■ The problem
Every record should be copied exactly, and the images omitted.

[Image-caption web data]
>>>>>
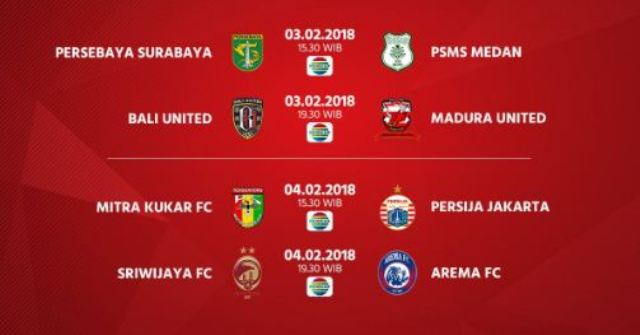 Jadwal Babak 8 Besar, Semifinal, dan Final Piala Presiden 2018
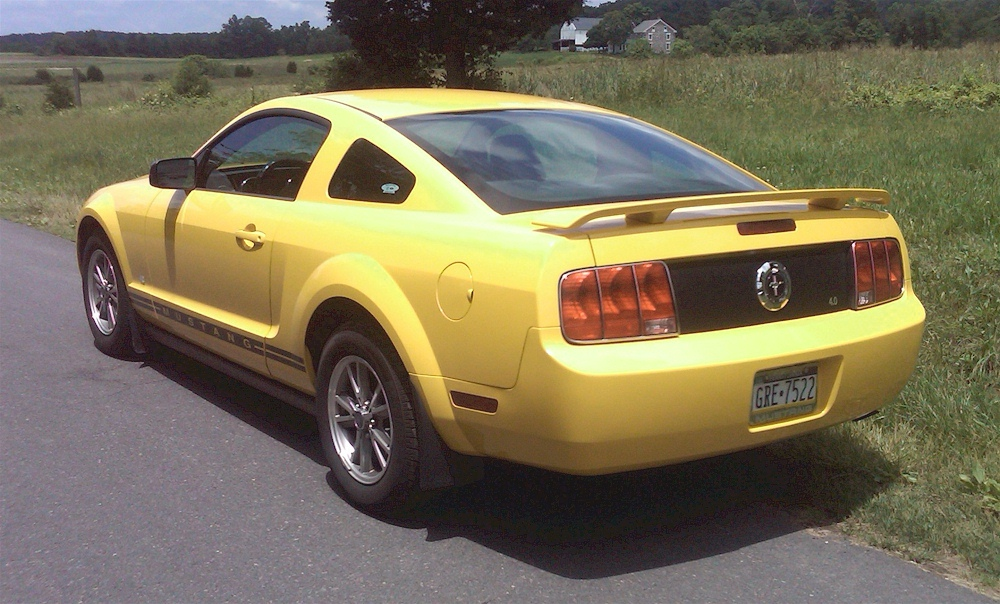 Screaming Yellow 2005 Mustang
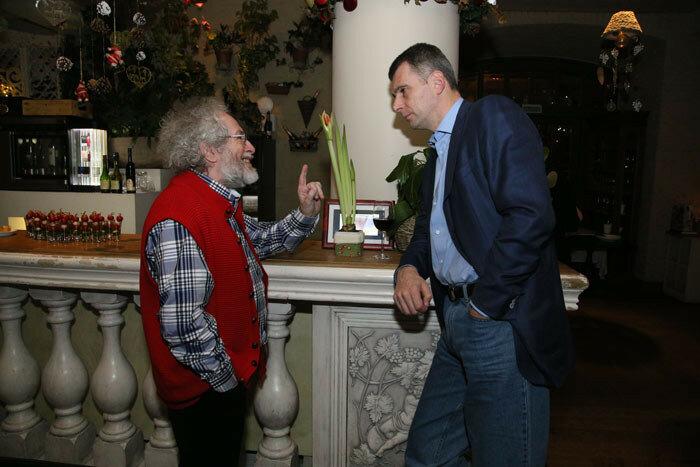 Михаил Прохоров и Алексей Венедиктов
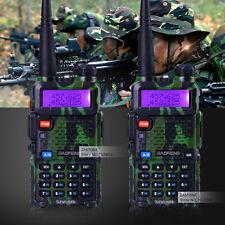 2 x BaoFeng UV-5R Green 136-174/400-520MHz 2 ham Way 5R radio Walkie Talkie USA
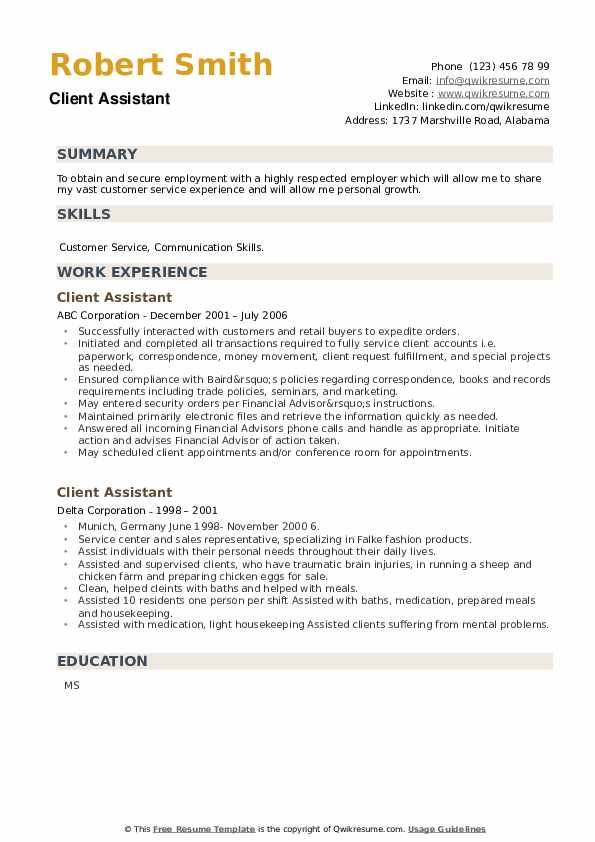 Client Assistant Resume example
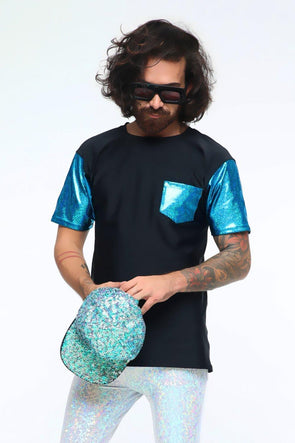 Mens Holographic Festival Tee | 4 Colors - Mens Tops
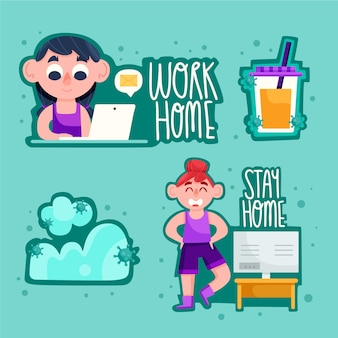 Stay safe and work from home badge set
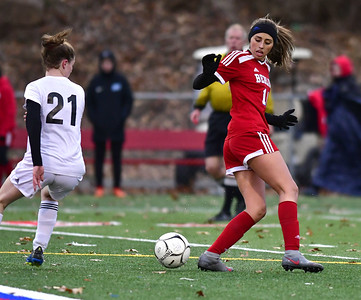 trio-of-berlin-girls-soccer-standouts-longtime-teammates-commit-to-play-at-next-level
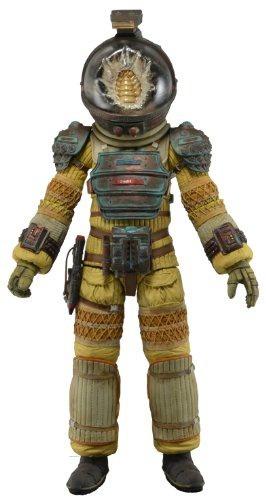 figura neca aliens 7 series 3 kane nostromo suit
<<<<<
■ Answer
 Jadwal Babak 8 Besar, Semifinal, dan Final Piala Presiden 2018
 Screaming Yellow 2005 Mustang
 Михаил Прохоров и Алексей Венедиктов
 2 x BaoFeng UV-5R Green 136-174/400-520MHz 2 ham Way 5R radio Walkie Talkie USA
 Client Assistant Resume example
 Mens Holographic Festival Tee | 4 Colors - Mens Tops
 Stay safe and work from home badge set
 trio-of-berlin-girls-soccer-standouts-longtime-teammates-commit-to-play-at-next-level
 figura neca aliens 7 series 3 kane nostromo suit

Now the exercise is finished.